The following post is sponsored by FitFluential LLC. All opinions are my own.

A few weeks ago, during one of my massive Sunday food prep sessions, I had the urge to make apple crisp. Apple crisp is totally one of those perfect fall desserts that you just HAVE to make at least once a year, right? I definitely think so, but despite being made with fruit, it’s really not so great for you. Every time I’ve tried to healthify apple crisp in the past, I still ended up using butter, white flour, or granulated sugar to some extent. Either that, or I ended up with a massive kitchen fail. My desire to create the perfect lightened up apple crisp recipe came at a great time, because I was recently asked to develop a recipe using Canadian maple syrup through my relationship with FitFluential.

Lightened Up Apple Crisp: Canadian Maple Syrup

This was perfect because one of my favorite ways to sweeten a recipe without using any added sugar is with real maple syrup. It’s pure, all natural, and something we pretty much always have in stock in our kitchen — and for more than just topping pancakes or waffles with. In the past couple of weeks, aside from this apple crisp recipe, Tim and I used Canadian maple syrup in recipes like quinoa stuffed acorn squash, crockpot pumpkin oatmeal, and mashed sweet potatoes (made with only the syrup and plain Greek yogurt!). And on our meal plan later this week? Maple dijon chicken drumsticks. It’s a very versatile ingredient, and it really adds a lot of depth/complexity to our cooking.

Lightened Up Apple Crisp: Canadian Maple Syrup

Keep in mind that a recipe is not necessarily sugar free just because it doesn’t call for any added white or brown sugar. For example, maple syrup is still a source of sugar because it’s made directly from the sap of sugar maple trees (the sap is boiled down 40 times to make the syrup). It’s just a better choice in my opinion because it’s unprocessed and offers health benefits of vitamin and mineral content without losing its sweet taste. Think zinc and magnesium (necessary minerals for post workout recovery!), potassium, and 54 different antioxidant compounds (the darker the grade, the higher the antioxidant levels).

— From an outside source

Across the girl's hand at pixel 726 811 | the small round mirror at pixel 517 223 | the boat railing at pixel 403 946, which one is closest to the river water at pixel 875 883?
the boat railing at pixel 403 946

Anyways, back to the apple crisp. After poking around a little bit online, I think I was able to combine a bunch of different ideas to create a winning recipe for you guys.

Lightened Up Apple Crisp

Lightened Up Apple Crisp

Makes a 9×13 inch pan’s worth (serves a crowd!)


  • 6 medium sized apples, peeled, cored, and chopped
  • 4 cups almond flour
  • 1 cup Canadian maple syrup
  • 1 cup unsalted pecan halves/pieces
  • 1 cup raisins
  • 1 cup dried cranberries
  • 2 tsp baking soda
  • 2 tsp cinnamon
  • 1 tsp nutmeg
  • 1 tsp apple pie spice
  • Coconut oil or coconut oil cooking spray


  1. Preheat the oven to 350 degrees F.
  2. Spray a 9×13 baking dish with coconut oil cooking spray, or grease with regular coconut oil.
  3. In a large bowl, mix all the other ingredients together.
  4. Once combined, spread evenly into the baking dish.
  5. Bake for 30-40 minutes, or until the top turns golden brown and begins to crisp up.
  6. Sprinkle some extra cinnamon on top, and enjoy!

Lightened Up Apple Crisp

This apple crisp, despite not having the typical bad-for-you ingredients, still had an ooey gooey middle and tasted like the traditional version. The only thing I would say is that its not AS crispy as its non-healthified cousin. After Tim and I finished all our food prep that Sunday, we each enjoyed some of the apple crisp with a scoop of So Delicious almond milk frozen dessert. It definitely satisfied my sweet tooth craving, without the guilt!

Lightened Up Apple Crisp

You can make this recipe for a smaller group by cutting the ingredients in half and using an 8×8 baking dish instead. Just cook for 30 minutes instead of going over. As long as the pans are the same depth, you should be okay. I’ve made both versions now, and each came out great.

–Let’s chat–
How do you make apple crisp? What’s your favorite go to fall dessert? How do you like to sweeten recipes without using any added sugar? What’s something you think you would like to make using Canadian maple syrup?

Next on my maple “to try” list is maple water! As someone who simply cannot jump on the coconut water bandwagon, I have high hopes for this one.